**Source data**
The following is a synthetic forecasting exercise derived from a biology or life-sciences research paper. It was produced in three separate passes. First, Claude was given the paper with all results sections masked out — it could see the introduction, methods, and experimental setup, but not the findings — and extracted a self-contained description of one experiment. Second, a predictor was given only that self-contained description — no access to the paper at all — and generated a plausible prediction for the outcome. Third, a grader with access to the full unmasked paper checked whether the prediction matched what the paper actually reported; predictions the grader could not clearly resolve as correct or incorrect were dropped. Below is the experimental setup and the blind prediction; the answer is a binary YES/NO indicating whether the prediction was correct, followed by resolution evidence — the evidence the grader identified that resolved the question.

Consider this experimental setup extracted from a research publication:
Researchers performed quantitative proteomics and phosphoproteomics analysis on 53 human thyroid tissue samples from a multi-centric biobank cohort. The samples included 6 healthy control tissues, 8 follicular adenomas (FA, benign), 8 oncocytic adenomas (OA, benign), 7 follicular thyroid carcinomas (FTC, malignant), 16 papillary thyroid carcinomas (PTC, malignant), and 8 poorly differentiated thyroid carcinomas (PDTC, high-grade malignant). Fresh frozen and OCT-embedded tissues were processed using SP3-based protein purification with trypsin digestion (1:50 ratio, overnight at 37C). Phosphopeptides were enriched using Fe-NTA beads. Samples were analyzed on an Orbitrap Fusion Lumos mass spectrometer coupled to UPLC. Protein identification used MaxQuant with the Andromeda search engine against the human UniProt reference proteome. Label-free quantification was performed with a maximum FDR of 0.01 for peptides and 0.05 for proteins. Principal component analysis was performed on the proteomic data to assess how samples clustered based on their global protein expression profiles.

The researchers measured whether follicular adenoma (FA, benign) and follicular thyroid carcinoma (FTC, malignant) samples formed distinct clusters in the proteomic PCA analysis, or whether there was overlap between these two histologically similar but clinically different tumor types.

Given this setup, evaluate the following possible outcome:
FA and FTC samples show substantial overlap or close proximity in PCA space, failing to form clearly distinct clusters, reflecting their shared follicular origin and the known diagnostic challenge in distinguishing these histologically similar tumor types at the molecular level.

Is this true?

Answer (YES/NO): NO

**Goal of the exercise**
The answer should be an exact copy of the lines from the first line of the data through the line with "Consider this experimental" and should contain nothing else.

**Solution to the problem**
The following is a synthetic forecasting exercise derived from a biology or life-sciences research paper. It was produced in three separate passes. First, Claude was given the paper with all results sections masked out — it could see the introduction, methods, and experimental setup, but not the findings — and extracted a self-contained description of one experiment. Second, a predictor was given only that self-contained description — no access to the paper at all — and generated a plausible prediction for the outcome. Third, a grader with access to the full unmasked paper checked whether the prediction matched what the paper actually reported; predictions the grader could not clearly resolve as correct or incorrect were dropped. Below is the experimental setup and the blind prediction; the answer is a binary YES/NO indicating whether the prediction was correct, followed by resolution evidence — the evidence the grader identified that resolved the question.

Consider this experimental setup extracted from a research publication:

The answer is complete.